• **Text provided**

[Start of section]

Monday, April 30, 2007
3-15

Optimization of a propagation procedure of Saccharomyces cerevisiae in batch culture for bioethanol production by means of the Taguchi parameter design

Piedad Curiel-Camino1, Enrique Barrado-Esteban2, Rebeca Díez-Antolinez1, Pablo Gutiérrez-Gómez1, Silvia Pisonero-Torralba1, and Isidro Sangüesa-Dominguez1. (1) Biofuels and Bioproducts Research Group, Agricultural Technological Institute of Castilla y Leon, ITACyL, Carretera de Burgos Km 119, Finca Zamadueñas, 47071, Valladolid, Spain, (2) Dep Analytical Chemistry, Faculty of Chemistry, University of Valladolid, Pº Prado de la Magdalena s/n 47011, Valladolid, Spain

Optimization of Saccharomyces Cerevisiae´s propagation is a crucial step in bioethanol production. Achieving the maximum number of viable cells at the beginning of fermentation avoid long lag phases and therefore, conduct to a more efficient usage of tank fermentation volume in production facilities.

 The aim of these experiences is to find the optimum combination of parameters in the propagation procedure of Saccharomyces cerevisiae. By means of growth plot, glucose plot, specific growth plot rate and relation between optical density and cells counting it is possible to know when the moment of maximum stationary phase is reached. At this time, fermentation starts with the most possible number of viable cells.

[End of section]

• **Source data**

[Start of section]

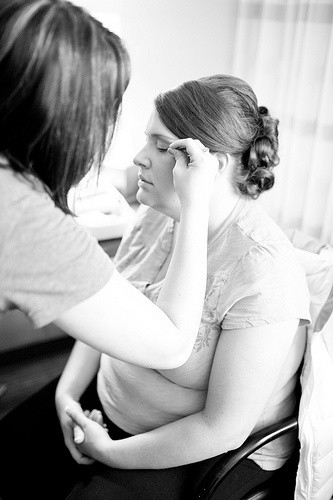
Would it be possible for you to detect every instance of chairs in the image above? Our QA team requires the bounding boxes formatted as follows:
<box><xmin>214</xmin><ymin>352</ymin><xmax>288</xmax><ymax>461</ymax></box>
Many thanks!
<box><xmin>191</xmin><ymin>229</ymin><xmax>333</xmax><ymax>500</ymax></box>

[End of section]
[Start of section]

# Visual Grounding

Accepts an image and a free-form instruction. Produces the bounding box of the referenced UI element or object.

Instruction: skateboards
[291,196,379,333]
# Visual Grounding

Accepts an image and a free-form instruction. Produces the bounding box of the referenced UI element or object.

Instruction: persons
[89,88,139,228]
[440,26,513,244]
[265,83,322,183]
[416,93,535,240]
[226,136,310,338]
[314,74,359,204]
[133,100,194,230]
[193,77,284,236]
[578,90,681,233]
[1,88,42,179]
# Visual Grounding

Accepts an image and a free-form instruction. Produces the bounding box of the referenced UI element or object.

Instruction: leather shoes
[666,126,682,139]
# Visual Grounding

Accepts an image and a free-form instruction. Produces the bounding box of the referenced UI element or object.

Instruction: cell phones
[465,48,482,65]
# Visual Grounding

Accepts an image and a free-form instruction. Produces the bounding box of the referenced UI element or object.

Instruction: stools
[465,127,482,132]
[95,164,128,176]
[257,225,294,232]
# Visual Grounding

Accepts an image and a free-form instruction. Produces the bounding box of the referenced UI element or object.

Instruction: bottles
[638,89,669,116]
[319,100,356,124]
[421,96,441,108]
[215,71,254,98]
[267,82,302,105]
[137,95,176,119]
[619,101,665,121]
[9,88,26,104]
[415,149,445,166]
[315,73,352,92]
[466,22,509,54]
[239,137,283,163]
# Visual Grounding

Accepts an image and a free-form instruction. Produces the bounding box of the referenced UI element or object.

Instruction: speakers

[End of section]
[Start of section]

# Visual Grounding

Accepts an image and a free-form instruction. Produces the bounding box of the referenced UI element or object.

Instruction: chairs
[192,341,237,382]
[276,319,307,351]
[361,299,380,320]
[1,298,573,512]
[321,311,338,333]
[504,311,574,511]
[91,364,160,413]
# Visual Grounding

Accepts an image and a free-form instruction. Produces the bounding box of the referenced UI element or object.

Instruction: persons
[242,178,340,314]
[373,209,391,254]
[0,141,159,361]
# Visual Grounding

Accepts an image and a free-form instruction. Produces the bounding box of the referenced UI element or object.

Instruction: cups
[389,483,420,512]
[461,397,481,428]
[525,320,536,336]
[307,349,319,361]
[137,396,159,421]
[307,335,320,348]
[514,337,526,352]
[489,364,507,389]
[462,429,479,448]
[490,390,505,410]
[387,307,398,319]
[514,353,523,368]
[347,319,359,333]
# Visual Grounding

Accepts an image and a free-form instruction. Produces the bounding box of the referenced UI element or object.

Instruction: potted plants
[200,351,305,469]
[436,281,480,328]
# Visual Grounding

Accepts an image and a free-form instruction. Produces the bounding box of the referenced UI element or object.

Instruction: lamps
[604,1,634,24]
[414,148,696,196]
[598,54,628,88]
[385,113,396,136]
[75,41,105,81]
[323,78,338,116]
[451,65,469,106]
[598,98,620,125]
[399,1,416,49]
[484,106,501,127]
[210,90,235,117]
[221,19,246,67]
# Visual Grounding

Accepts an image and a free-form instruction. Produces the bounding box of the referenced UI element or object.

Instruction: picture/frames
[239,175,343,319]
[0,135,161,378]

[End of section]

• **Your task**
Extend the abstract on optimizing Saccharomyces cerevisiae propagation for bioethanol production, beginning after its final sentence. The listing blocks play no part in this exercise.

• **Result of the exercise**
 The propagation process was optimized by means of the Taguchi parameter design. Four control factors: 1) percentage of inoculum, 2) percentage of glucose, 3) temperature and 4) stirring, at three levels were explored and assigned to the column of a L9(3)4 saturated orthogonal array. A noise factor (percentage of peptone) was incorporated into the experiment at three levels to simulate the uncontrollable amount of peptone in the process. The experiment was conducted with two replicates of each trial.

 The statistical analysis and the factorial graphs showed that the chosen design parameters and levels lead to an optimum and robust response. This result is independent of uncontrollable variation of percentage of peptone into the sample. Finally, it was performed a confirmatory experiment using two replicates of the optimum combination at each noise level. The resultant response confirms the optimum combination predicted.